- _What you will do_
(1) List every percentage figure that appears in the market report below.
(2) Print the part of the market report below starting at "The disconnect between" and ending at "an 18.9% decline.".

- _Text_
BEGIN
A 19-fold profit surge at Samsung failed to shield South Korean markets from an 8% slump this week, signaling that the AI-driven trade is losing its immunity to investor skepticism. While headline growth records emerge in trade and tech, the underlying fragility of global markets is becoming impossible to ignore.

Market Volatility Tests AI Optimism as Global Growth Forecasts Soften

The disconnect between robust earnings and market reaction is spreading. Despite Samsung reporting a record 89.4 trillion won in operating profit, investors triggered circuit breakers, fearing that AI-focused valuations have outpaced sustainable demand. This sentiment coincides with a cooling in transatlantic trade; while EU-U.S. goods exchange hit a record €875 billion, European auto exports to the U.S. plummeted by 20.4%, with German manufacturers suffering an 18.9% decline.

Currency and commodity markets are reflecting this pervasive uncertainty. The yen remains pinned near 162 against the dollar, as Tokyo’s hesitation to intervene leads traders to speculate that authorities have raised their tolerance threshold. Meanwhile, gold has climbed to $4,174, buoyed by softening Fed hike expectations. JPMorgan maintains a bullish $4,500 year-end forecast for the metal, though the firm warns that hotter-than-expected summer data could force the Federal Reserve into a more aggressive posture under new Chair Warsh.

Economic headwinds are also hardening in China, where the World Bank has downgraded 2026 growth projections to 4.4%. Persistent weakness in the property sector and a recent contraction in retail sales suggest the country’s economic slowdown is structural rather than temporary. As markets await Wednesday’s FOMC minutes, the focus remains on whether central bank communication will provide clarity or maintain the deliberate ambiguity that has defined the post-war landscape.
END
- _Collected material_
BEGIN
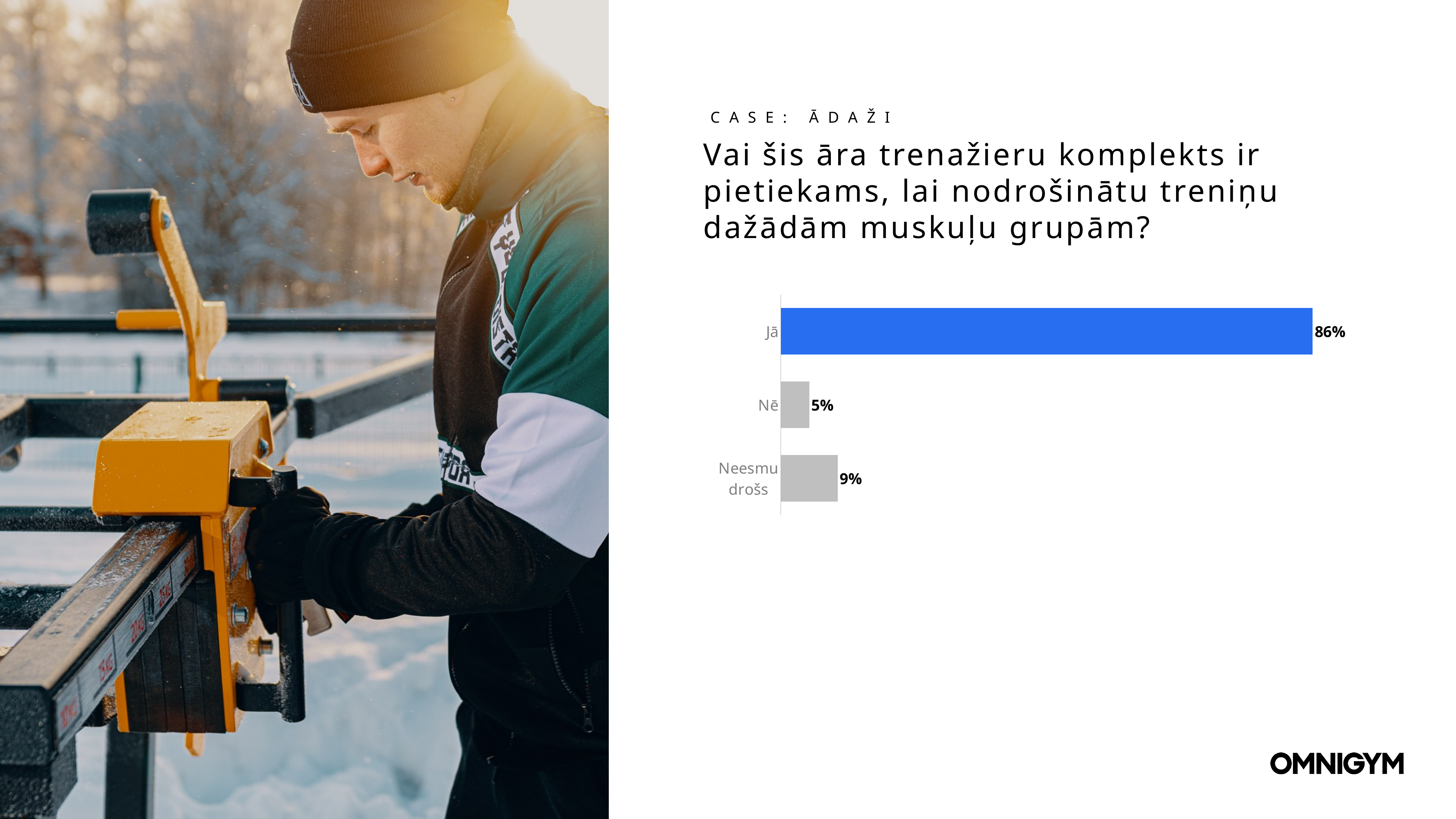
What is the value for Jā? 86% What is the total of the three values shown in the chart? 100% Which category has the highest value? Jā Which is larger, the value for Nē or the value for Neesmu drošs? Neesmu drošs What is the difference between the values for Jā and Neesmu drošs? 77% What is the difference between the values for Neesmu drošs and Nē? 4% How many categories are shown in the chart? 3 What kind of chart is shown on the slide? bar chart Which bar is coloured blue rather than grey? Jā Which category has the lowest value? Nē What is the value for Nē? 5% What is the value for Neesmu drošs? 9%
END
- _Expected responses_
(1)
- 8%
- 20.4%
- 18.9%
- 4.4%

(2)
The disconnect between robust earnings and market reaction is spreading. Despite Samsung reporting a record 89.4 trillion won in operating profit, investors triggered circuit breakers, fearing that AI-focused valuations have outpaced sustainable demand. This sentiment coincides with a cooling in transatlantic trade; while EU-U.S. goods exchange hit a record €875 billion, European auto exports to the U.S. plummeted by 20.4%, with German manufacturers suffering an 18.9% decline.